=== Exercise prompt ===
Copy out all of the data below word for word, keeping every line as it appears.

## begin

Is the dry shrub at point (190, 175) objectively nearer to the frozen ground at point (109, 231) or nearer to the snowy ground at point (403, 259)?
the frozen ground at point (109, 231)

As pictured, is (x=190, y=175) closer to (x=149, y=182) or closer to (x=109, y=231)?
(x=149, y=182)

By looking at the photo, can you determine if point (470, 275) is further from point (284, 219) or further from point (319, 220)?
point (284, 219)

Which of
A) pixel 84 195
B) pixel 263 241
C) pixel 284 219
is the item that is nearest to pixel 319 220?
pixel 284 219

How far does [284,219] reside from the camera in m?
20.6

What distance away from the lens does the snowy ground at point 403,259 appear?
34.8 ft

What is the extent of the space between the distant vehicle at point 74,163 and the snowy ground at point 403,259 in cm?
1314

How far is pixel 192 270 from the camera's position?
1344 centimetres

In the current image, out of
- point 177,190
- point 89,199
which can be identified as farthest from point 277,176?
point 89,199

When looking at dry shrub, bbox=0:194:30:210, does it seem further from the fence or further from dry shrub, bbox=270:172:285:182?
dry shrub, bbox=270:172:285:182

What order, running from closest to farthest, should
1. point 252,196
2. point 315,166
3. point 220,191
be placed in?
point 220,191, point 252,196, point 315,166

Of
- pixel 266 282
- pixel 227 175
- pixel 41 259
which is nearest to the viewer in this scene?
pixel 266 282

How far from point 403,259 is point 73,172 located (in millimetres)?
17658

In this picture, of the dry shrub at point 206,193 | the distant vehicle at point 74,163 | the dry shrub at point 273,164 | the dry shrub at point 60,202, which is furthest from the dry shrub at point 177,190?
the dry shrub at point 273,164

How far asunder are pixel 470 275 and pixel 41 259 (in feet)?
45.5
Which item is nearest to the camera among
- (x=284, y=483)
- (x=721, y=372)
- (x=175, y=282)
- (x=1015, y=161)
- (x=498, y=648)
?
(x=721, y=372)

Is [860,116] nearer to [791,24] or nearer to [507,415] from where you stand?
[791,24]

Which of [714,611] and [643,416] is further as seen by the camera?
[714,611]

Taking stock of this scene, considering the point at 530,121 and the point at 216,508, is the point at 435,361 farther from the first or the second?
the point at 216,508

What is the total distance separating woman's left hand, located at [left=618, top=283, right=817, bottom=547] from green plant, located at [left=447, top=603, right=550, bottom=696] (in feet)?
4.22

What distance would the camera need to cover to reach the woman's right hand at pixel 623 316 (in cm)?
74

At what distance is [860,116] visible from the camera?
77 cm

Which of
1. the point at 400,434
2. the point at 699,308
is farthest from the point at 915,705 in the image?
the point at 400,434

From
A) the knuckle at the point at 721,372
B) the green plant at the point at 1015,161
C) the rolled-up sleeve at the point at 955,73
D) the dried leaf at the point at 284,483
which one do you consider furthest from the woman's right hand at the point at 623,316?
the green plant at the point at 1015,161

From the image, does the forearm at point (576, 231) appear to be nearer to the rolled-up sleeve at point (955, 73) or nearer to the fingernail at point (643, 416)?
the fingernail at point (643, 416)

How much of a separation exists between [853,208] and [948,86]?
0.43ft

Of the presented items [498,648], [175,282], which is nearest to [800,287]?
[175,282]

## end

=== Result below ===
Is the dry shrub at point (190, 175) objectively nearer to the frozen ground at point (109, 231) or nearer to the snowy ground at point (403, 259)?
the frozen ground at point (109, 231)

As pictured, is (x=190, y=175) closer to (x=149, y=182) or closer to (x=109, y=231)?
(x=149, y=182)

By looking at the photo, can you determine if point (470, 275) is further from point (284, 219) or further from point (319, 220)?
point (284, 219)

Which of
A) pixel 84 195
B) pixel 263 241
C) pixel 284 219
is the item that is nearest to pixel 319 220?
pixel 284 219

How far does [284,219] reside from the camera in m?
20.6

What distance away from the lens does the snowy ground at point 403,259 appear?
34.8 ft

What is the extent of the space between the distant vehicle at point 74,163 and the snowy ground at point 403,259 in cm?
1314

How far is pixel 192 270 from the camera's position?
1344 centimetres

In the current image, out of
- point 177,190
- point 89,199
which can be identified as farthest from point 277,176?
point 89,199

When looking at dry shrub, bbox=0:194:30:210, does it seem further from the fence or further from dry shrub, bbox=270:172:285:182?
dry shrub, bbox=270:172:285:182

What order, running from closest to farthest, should
1. point 252,196
2. point 315,166
3. point 220,191
be placed in?
point 220,191, point 252,196, point 315,166

Of
- pixel 266 282
- pixel 227 175
- pixel 41 259
which is nearest to the viewer in this scene?
pixel 266 282

How far from point 403,259 is point 73,172 located (in millimetres)?
17658

In this picture, of the dry shrub at point 206,193 | the distant vehicle at point 74,163 | the dry shrub at point 273,164 | the dry shrub at point 60,202, which is furthest from the dry shrub at point 177,190?
the dry shrub at point 273,164

How far asunder are pixel 470 275 and pixel 41 259 (in feet)?
45.5
Which item is nearest to the camera among
- (x=284, y=483)
- (x=721, y=372)
- (x=175, y=282)
- (x=1015, y=161)
- (x=498, y=648)
?
(x=721, y=372)

Is [860,116] nearer to [791,24] or nearer to [507,415] from where you stand?
[791,24]

Which of [714,611] and [643,416] is further as seen by the camera?
[714,611]

Taking stock of this scene, considering the point at 530,121 and the point at 216,508, is the point at 435,361 farther from the first or the second?
the point at 216,508

What is the total distance separating woman's left hand, located at [left=618, top=283, right=817, bottom=547] from green plant, located at [left=447, top=603, right=550, bottom=696] (in feet)?
4.22

What distance would the camera need to cover to reach the woman's right hand at pixel 623 316 (in cm)?
74

At what distance is [860,116] visible from the camera?
77 cm

Which of
1. the point at 400,434
2. the point at 699,308
is farthest from the point at 915,705 in the image?
the point at 400,434

From
A) the knuckle at the point at 721,372
B) the green plant at the point at 1015,161
C) the rolled-up sleeve at the point at 955,73
D) the dried leaf at the point at 284,483
which one do you consider furthest from the woman's right hand at the point at 623,316?
the green plant at the point at 1015,161

From the image, does the forearm at point (576, 231) appear to be nearer to the rolled-up sleeve at point (955, 73) or nearer to the fingernail at point (643, 416)?
the fingernail at point (643, 416)

How much of a separation exists between [853,208] and [948,86]?
0.43ft

Of the presented items [498,648], [175,282], which is nearest to [800,287]?
[175,282]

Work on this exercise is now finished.